2. Zwei (bedenkenswerte) Passagen der Besprechungsentscheidung seien kurz erwähnt:
Das FG hatte im Einzelnen ausgeführt, dass die Teilnehmerkreise der Veranstaltungen jeweils homogen und die Kongresse lehrgangsmäßig straff organisiert gewesen seien. Das FG hatte sich auch davon überzeugen können (§ 96 Abs. 1 Satz 1 FGO), dass der Kläger (ein Facharzt) die Kongresse tatsächlich besucht und auch an den vorgesehenen Programmen teilgenommen hatte. Einschränkend hatte das FG allerdings angeführt, dass die Nichtteilnahme an einzelnen Veranstaltungen im Hinblick auf die Begrenztheit der geistigen Aufnahmefähigkeit des Menschen unschädlich sei.
Ferner hatte das FG die Auffassung vertreten, zum Nachweis der tatsächlichen Teilnahme an den Veranstaltungen bedürfe es nicht in jedem Fall eines Anwesenheitsattests. Maßgeblich sei allein, dass die Teilnahme zur Überzeugung des Gerichts feststehe; dies sei hier zu bejahen.
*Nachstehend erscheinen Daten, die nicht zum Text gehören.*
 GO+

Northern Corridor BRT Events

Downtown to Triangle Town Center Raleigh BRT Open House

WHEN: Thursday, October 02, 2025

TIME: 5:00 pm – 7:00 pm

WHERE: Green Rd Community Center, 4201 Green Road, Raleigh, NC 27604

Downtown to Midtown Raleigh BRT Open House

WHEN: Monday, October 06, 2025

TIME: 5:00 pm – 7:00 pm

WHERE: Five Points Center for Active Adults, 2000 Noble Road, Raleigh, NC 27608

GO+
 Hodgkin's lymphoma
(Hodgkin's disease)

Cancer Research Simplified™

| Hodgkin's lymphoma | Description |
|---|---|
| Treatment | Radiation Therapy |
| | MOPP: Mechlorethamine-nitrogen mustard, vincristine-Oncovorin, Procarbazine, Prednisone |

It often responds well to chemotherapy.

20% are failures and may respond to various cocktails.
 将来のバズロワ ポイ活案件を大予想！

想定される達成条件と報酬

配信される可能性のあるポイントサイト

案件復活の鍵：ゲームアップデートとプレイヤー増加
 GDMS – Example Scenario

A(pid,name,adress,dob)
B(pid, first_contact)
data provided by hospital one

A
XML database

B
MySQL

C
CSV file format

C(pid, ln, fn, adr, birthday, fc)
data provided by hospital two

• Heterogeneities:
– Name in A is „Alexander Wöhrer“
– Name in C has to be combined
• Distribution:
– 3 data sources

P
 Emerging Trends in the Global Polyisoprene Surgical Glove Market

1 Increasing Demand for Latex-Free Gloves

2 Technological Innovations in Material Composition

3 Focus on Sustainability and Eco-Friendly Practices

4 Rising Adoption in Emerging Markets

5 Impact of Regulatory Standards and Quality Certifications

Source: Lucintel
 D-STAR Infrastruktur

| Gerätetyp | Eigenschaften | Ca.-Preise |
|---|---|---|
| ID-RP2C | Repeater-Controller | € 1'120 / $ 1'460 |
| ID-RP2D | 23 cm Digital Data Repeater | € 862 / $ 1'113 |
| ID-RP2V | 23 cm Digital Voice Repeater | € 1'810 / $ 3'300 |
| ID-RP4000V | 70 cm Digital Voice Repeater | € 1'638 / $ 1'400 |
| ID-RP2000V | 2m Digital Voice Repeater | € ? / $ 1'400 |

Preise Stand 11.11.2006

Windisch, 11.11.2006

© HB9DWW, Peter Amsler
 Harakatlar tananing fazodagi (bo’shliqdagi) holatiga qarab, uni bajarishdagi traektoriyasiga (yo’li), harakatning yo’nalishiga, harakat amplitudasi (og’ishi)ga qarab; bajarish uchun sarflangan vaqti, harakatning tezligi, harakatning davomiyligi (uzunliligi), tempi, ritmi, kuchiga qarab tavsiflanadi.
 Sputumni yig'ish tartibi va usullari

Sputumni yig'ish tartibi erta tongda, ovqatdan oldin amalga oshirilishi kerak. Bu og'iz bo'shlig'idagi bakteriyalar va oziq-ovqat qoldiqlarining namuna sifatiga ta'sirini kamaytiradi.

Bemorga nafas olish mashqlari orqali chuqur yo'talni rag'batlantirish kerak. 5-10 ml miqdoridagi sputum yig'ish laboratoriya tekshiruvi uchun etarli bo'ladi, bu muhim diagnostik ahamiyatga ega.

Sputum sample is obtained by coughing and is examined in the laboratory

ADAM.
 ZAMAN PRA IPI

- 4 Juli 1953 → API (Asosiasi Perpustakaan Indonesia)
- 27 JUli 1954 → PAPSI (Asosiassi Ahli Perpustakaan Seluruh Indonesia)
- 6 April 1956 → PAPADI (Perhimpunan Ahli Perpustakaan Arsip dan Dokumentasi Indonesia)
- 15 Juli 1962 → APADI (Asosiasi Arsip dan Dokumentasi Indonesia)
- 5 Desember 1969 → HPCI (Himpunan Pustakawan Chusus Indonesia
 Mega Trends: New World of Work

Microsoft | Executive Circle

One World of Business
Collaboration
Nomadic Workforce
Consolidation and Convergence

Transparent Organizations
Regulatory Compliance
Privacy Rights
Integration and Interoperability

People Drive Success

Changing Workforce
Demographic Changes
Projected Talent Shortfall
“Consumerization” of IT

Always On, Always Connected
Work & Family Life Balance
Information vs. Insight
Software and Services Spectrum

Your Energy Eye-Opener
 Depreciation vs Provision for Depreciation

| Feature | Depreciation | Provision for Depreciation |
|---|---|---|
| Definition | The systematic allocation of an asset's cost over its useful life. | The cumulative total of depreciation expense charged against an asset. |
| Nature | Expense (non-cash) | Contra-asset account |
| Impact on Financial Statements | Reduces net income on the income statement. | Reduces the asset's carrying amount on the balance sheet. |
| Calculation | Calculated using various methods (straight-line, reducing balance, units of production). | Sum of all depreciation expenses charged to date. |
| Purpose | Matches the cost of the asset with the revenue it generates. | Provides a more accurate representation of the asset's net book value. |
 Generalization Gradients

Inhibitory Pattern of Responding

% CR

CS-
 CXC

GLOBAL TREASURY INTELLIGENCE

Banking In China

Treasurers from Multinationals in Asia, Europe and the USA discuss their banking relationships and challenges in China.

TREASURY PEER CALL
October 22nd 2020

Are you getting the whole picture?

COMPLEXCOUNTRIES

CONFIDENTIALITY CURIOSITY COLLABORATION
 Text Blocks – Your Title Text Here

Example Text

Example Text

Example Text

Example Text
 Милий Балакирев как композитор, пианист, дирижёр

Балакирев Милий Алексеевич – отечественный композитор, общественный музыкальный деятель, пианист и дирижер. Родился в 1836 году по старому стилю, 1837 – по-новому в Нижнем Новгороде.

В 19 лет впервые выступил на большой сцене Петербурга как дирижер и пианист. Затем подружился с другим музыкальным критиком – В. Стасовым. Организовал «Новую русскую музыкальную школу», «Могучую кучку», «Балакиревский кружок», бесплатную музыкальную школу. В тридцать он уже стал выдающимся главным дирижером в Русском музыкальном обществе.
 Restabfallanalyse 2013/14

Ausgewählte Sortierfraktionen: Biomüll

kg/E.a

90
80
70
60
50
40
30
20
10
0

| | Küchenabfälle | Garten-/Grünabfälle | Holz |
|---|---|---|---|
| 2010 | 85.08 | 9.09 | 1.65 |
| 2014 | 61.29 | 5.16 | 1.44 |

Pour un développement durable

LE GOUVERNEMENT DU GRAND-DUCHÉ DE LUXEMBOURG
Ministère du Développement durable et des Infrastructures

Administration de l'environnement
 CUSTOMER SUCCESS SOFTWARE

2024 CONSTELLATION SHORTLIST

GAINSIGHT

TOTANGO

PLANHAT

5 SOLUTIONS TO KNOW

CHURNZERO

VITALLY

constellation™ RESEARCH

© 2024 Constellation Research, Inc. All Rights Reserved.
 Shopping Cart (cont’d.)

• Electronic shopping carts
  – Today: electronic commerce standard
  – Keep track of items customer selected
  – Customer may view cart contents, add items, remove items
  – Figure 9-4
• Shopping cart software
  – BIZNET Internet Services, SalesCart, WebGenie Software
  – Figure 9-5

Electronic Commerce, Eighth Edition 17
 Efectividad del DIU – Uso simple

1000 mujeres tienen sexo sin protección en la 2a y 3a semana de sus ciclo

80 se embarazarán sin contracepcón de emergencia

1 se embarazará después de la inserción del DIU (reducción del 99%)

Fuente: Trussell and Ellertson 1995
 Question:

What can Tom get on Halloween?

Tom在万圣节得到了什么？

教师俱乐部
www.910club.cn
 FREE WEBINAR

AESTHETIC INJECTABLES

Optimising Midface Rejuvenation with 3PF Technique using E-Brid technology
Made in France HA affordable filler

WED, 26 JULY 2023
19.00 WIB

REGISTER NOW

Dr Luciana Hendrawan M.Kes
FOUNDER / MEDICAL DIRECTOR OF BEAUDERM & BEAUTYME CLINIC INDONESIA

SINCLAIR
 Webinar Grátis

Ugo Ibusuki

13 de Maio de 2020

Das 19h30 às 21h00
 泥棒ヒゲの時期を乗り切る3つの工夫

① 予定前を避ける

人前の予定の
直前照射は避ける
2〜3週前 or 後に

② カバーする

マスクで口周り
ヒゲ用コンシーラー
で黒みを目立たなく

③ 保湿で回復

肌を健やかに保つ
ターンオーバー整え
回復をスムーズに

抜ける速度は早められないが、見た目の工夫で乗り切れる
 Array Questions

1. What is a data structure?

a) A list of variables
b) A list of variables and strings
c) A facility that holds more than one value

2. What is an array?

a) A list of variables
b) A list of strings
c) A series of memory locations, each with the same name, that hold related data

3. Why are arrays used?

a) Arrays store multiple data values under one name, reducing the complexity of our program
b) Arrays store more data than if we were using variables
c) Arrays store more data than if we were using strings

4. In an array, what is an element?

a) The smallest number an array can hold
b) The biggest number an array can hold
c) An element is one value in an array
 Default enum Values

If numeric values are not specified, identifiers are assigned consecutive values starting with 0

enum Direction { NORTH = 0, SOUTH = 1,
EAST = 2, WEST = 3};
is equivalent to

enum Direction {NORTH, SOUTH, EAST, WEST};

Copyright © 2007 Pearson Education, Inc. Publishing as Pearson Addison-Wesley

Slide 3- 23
Der BFH hat diese Ausführungen – wohl mit gewissen Bedenken – als (noch) für vertretbar und nachvollziehbar angesehen. Da der BFH im Übrigen seine eigene Würdigung grundsätzlich nicht an die Stelle der Tatsachenwürdigung des FG setzen darf, sind Kläger gut beraten, schon im erstinstanzlichen Verfahren für ordnungsgemäße und vollständige Nachweise zu sorgen.